The place where the ocean's cold deep water blends with the warmer water of the upper ocean is on the move due to climate change, new research reveals.

Tropical corals in the western Pacific Ocean revealed that the depth where warm surface water and colder, deeper water meet, known as the thermocline, is getting shallower. The new study is the first physical evidence supporting what climate modelers have been predicting as the effects of global climate change on the ocean circulation below surface waters.

"Over several decades, specifically since the mid- to late-1970s, the records show that the mean depth of the thermocline has been getting shallower," said study team member Branwen Williams, who conducted the research while a Ph.D. student at the Ohio State University in Columbus. Williams is now a postdoctoral researcher at the University of Toronto in Ontario.

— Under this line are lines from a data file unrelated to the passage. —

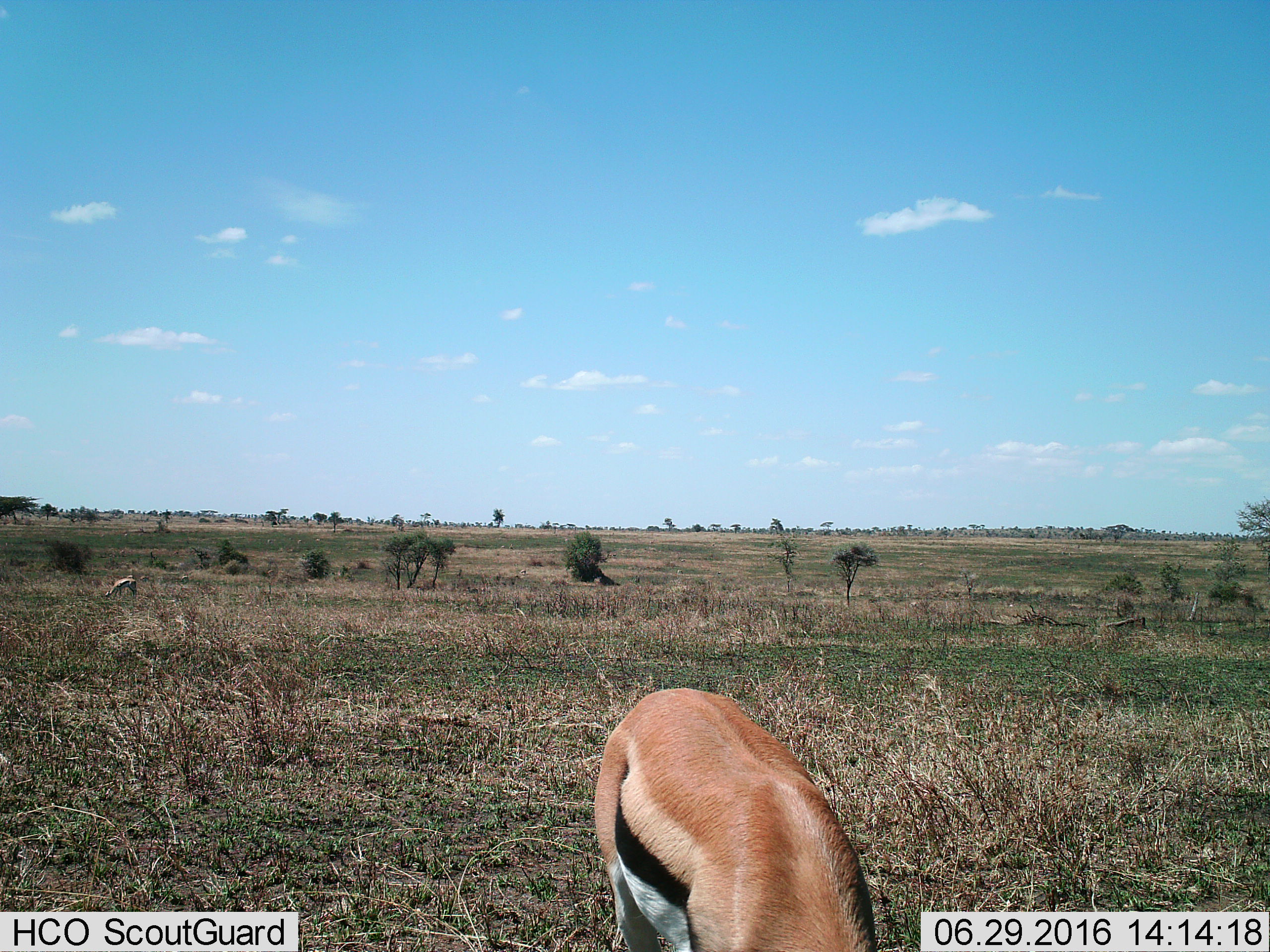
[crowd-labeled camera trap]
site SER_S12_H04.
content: unidentified animal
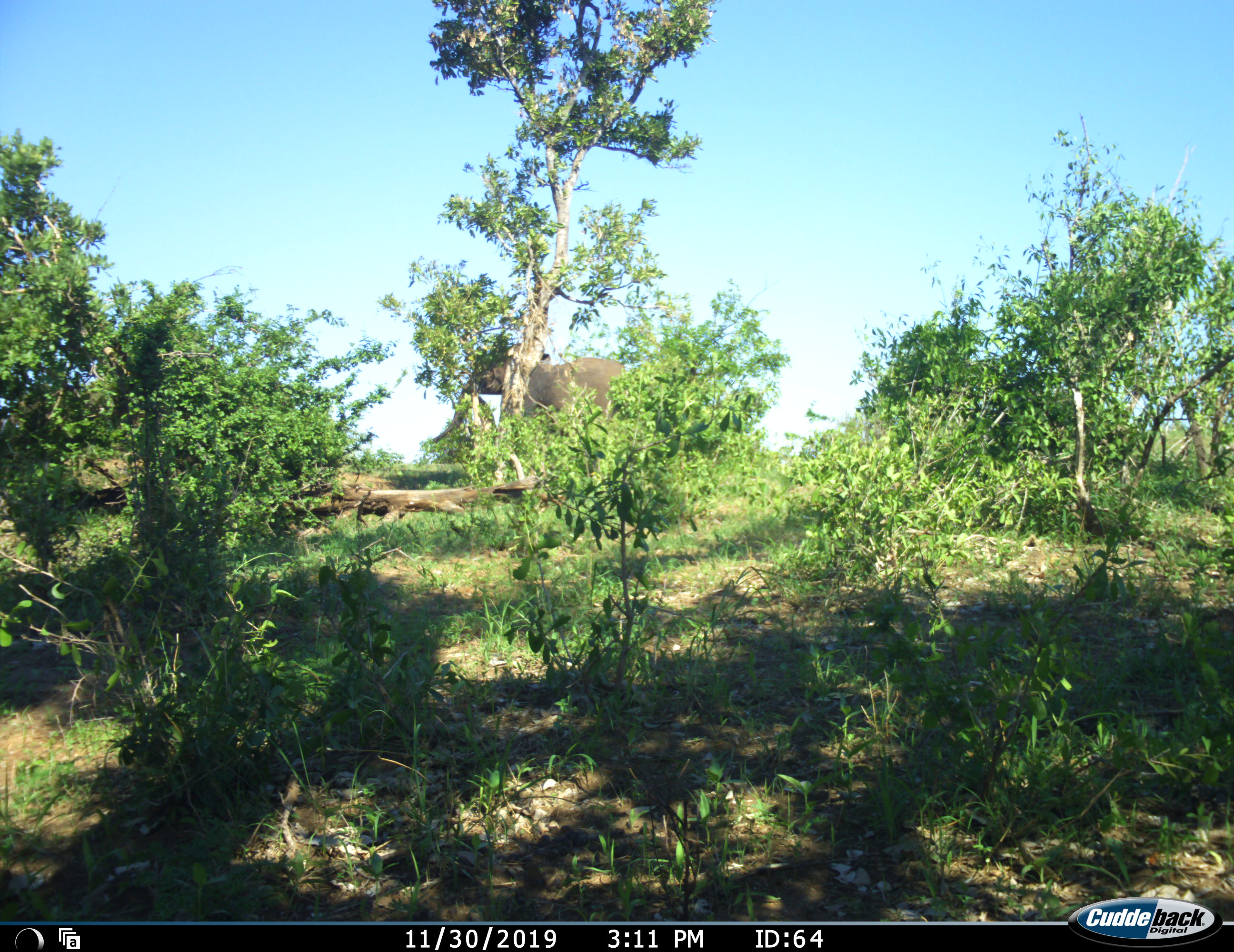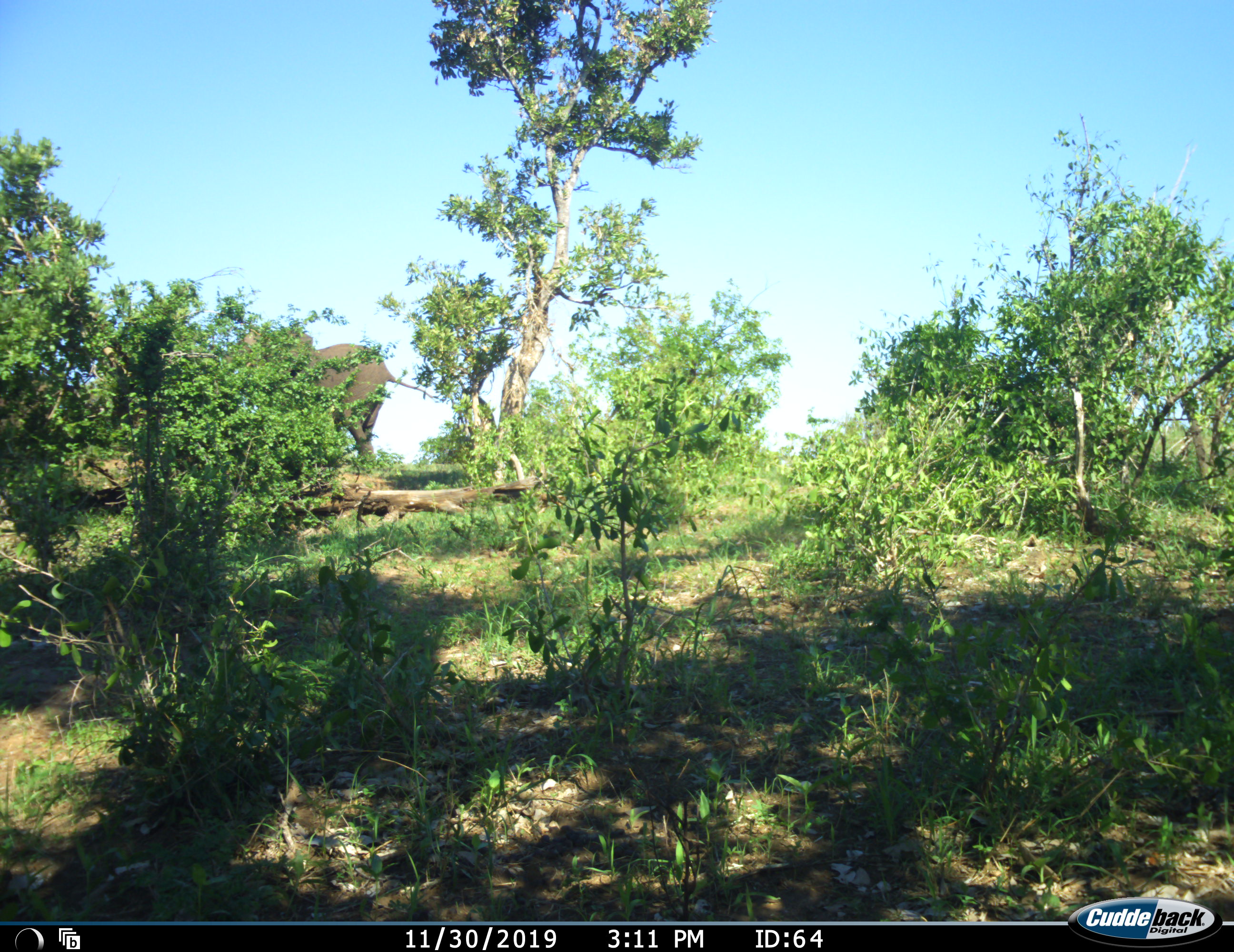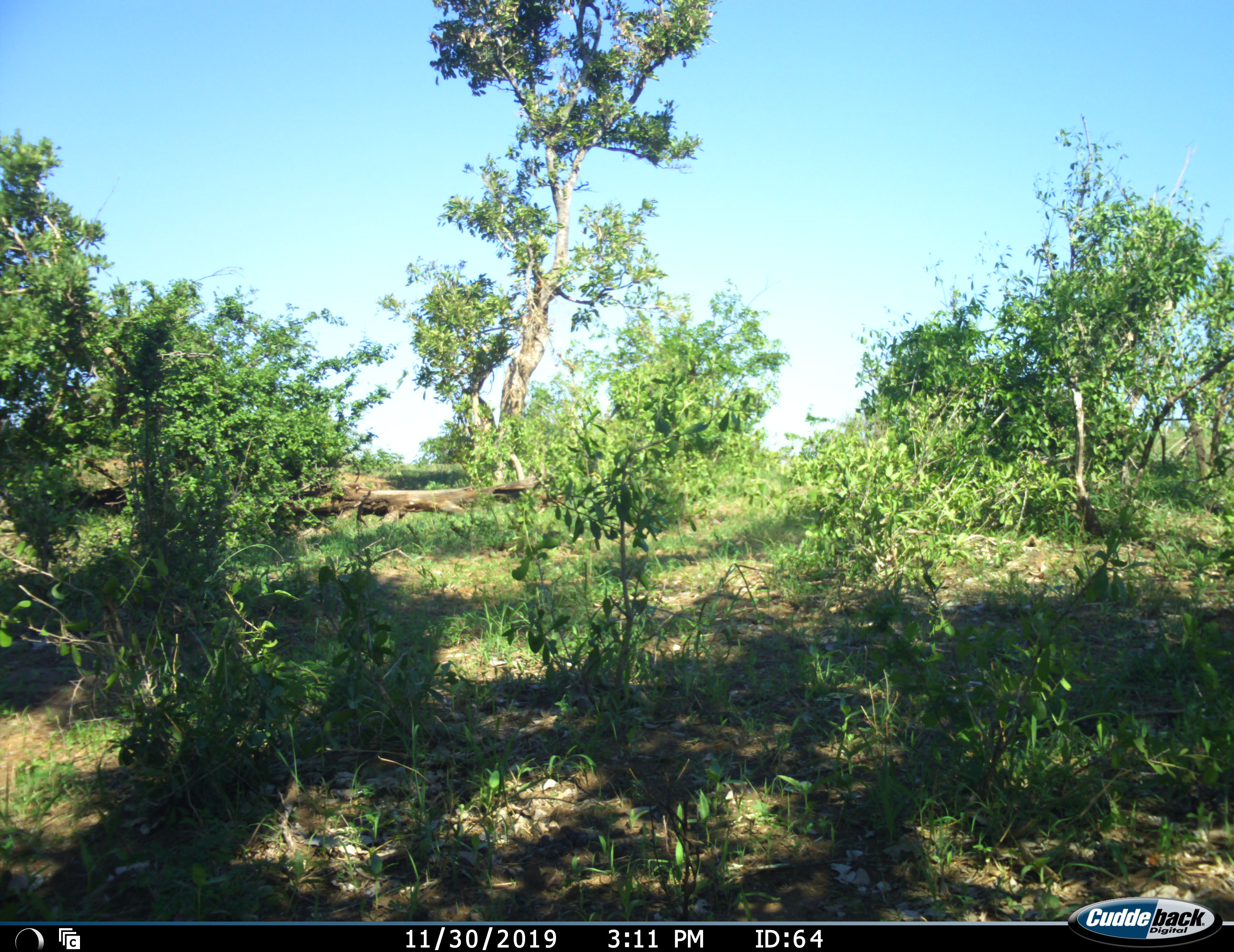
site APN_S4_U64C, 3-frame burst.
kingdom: Animalia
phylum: Chordata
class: Mammalia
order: Proboscidea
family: Elephantidae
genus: Loxodonta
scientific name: Loxodonta africana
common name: african bush elephant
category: elephant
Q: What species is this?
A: Elephant (african bush elephant) (Loxodonta africana).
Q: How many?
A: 1.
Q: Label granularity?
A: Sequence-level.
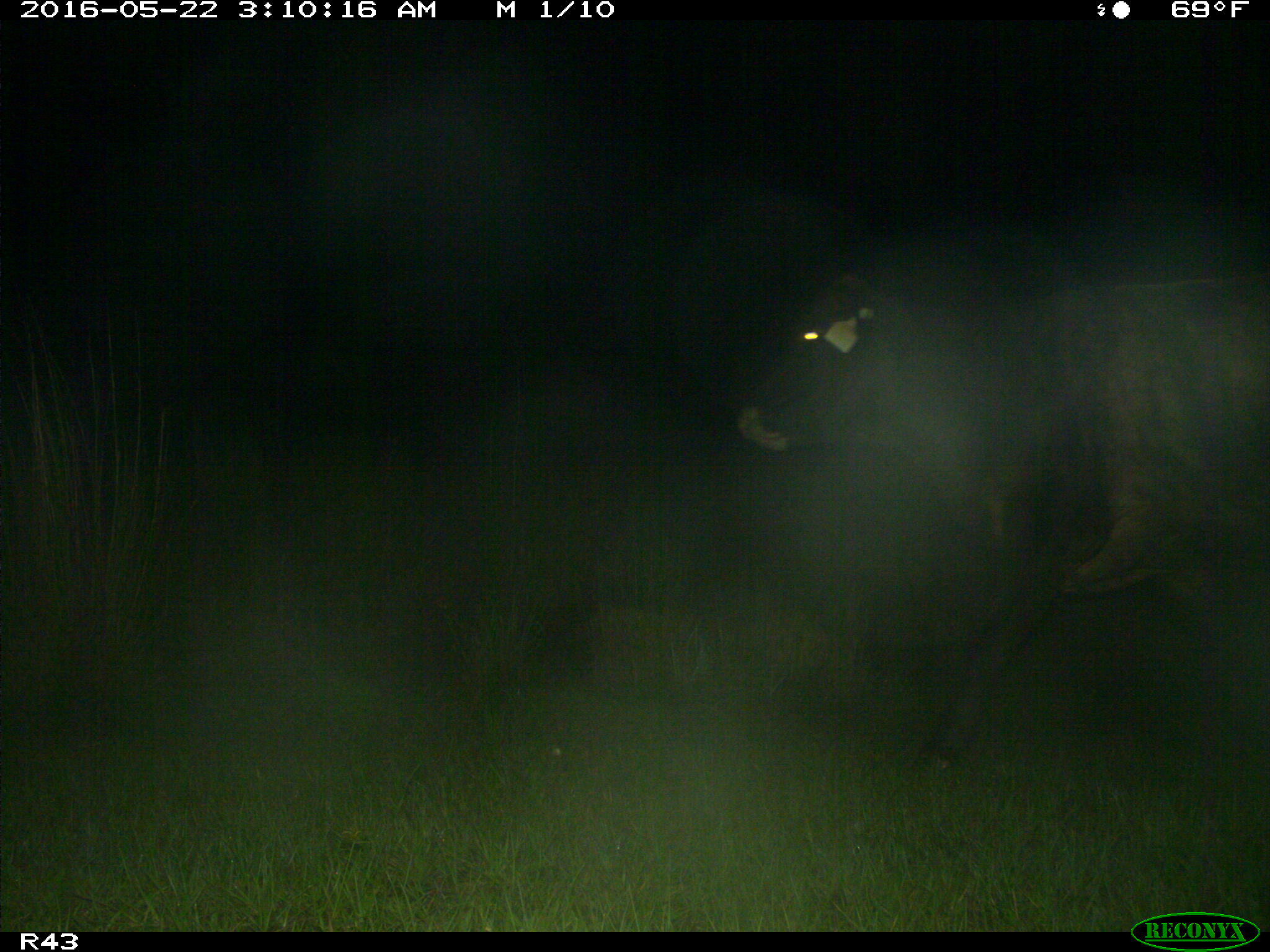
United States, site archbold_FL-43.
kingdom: Animalia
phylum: Chordata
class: Mammalia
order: Artiodactyla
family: Bovidae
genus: Bos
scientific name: Bos taurus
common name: domestic cow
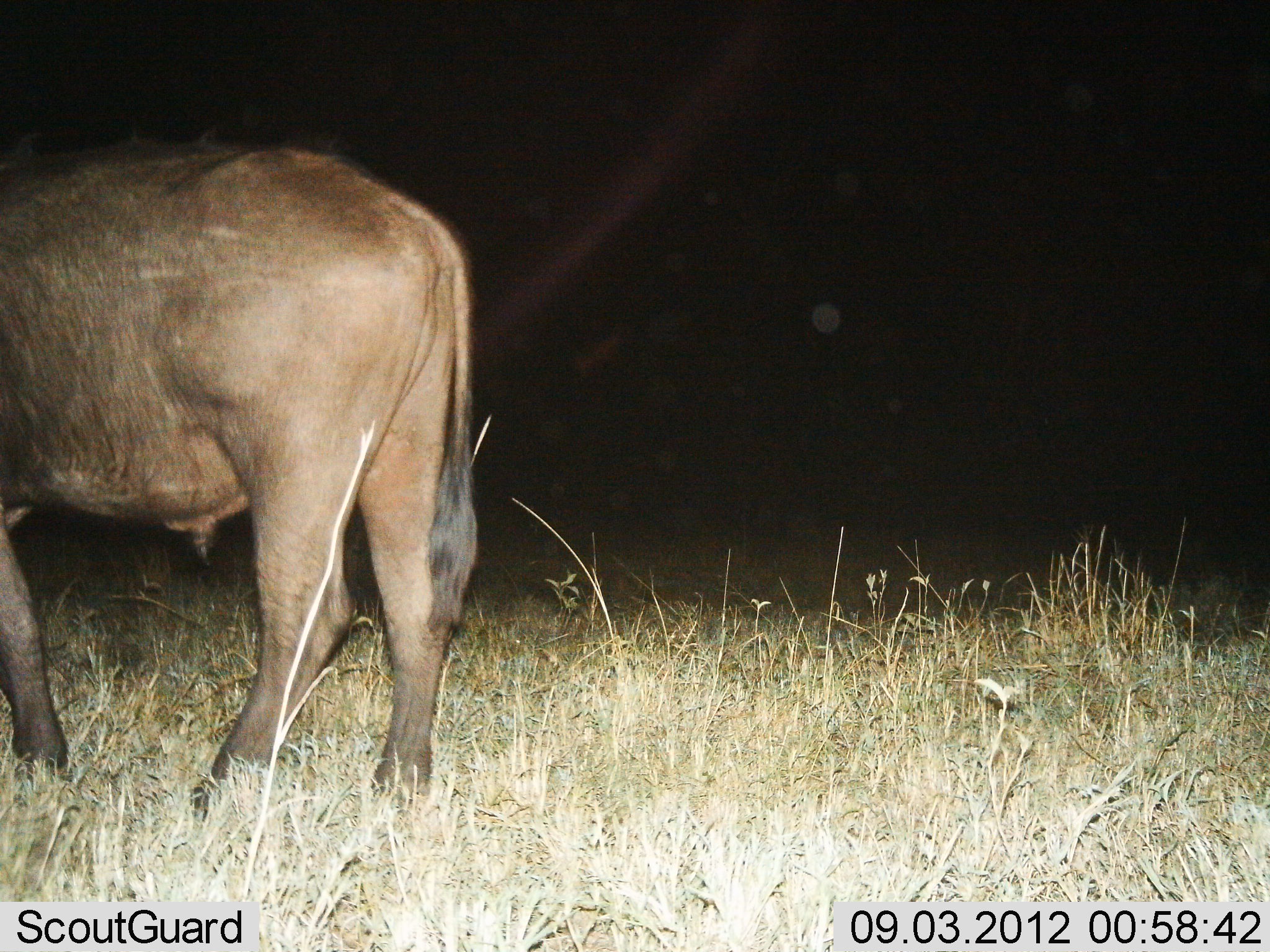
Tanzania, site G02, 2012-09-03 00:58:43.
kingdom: Animalia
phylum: Chordata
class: Mammalia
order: Artiodactyla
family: Bovidae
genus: Syncerus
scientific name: Syncerus caffer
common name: cape buffalo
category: buffalo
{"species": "buffalo (cape buffalo) (Syncerus caffer)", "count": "1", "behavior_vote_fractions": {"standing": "100%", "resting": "0%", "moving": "0%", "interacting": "0%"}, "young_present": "0%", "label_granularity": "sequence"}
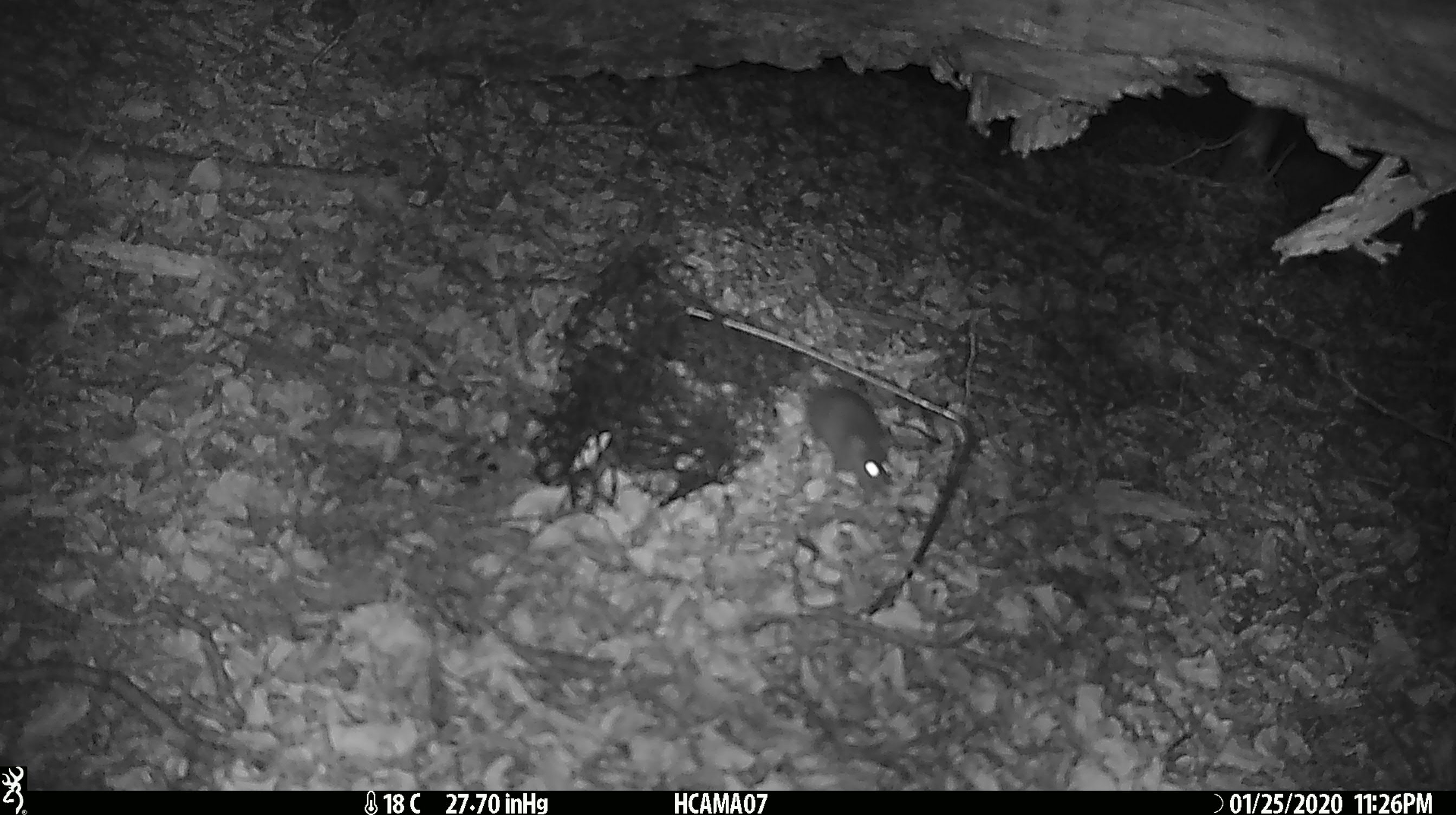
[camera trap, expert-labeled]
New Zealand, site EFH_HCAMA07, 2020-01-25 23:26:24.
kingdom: Animalia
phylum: Chordata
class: Mammalia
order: Rodentia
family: Muridae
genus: Mus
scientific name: Mus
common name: mouse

The thermocline's upward shift may be due in part to a shift in a long-lived pattern of climate variability similar to the El Niño phenomenon, called the Pacific Decadal Oscillation (PDO). The thermocline shift in the 1970s coincides with a shift in the PDO from a negative phase to a positive phase, said Andrea Grottoli, a study team member also from Ohio State.

During a positive, or warm, phase, the surface waters of the west Pacific become cool and part of the eastern ocean warms.

"We think the thermocline rose when the PDO shifted," Grottoli said, "that it was a cumulative effect of both the natural variability of the PDO plus the warming global temperatures."

What happens deeper in the waters is often unknown because satellite data and physical measurements are mainly restricted to the ocean's surface.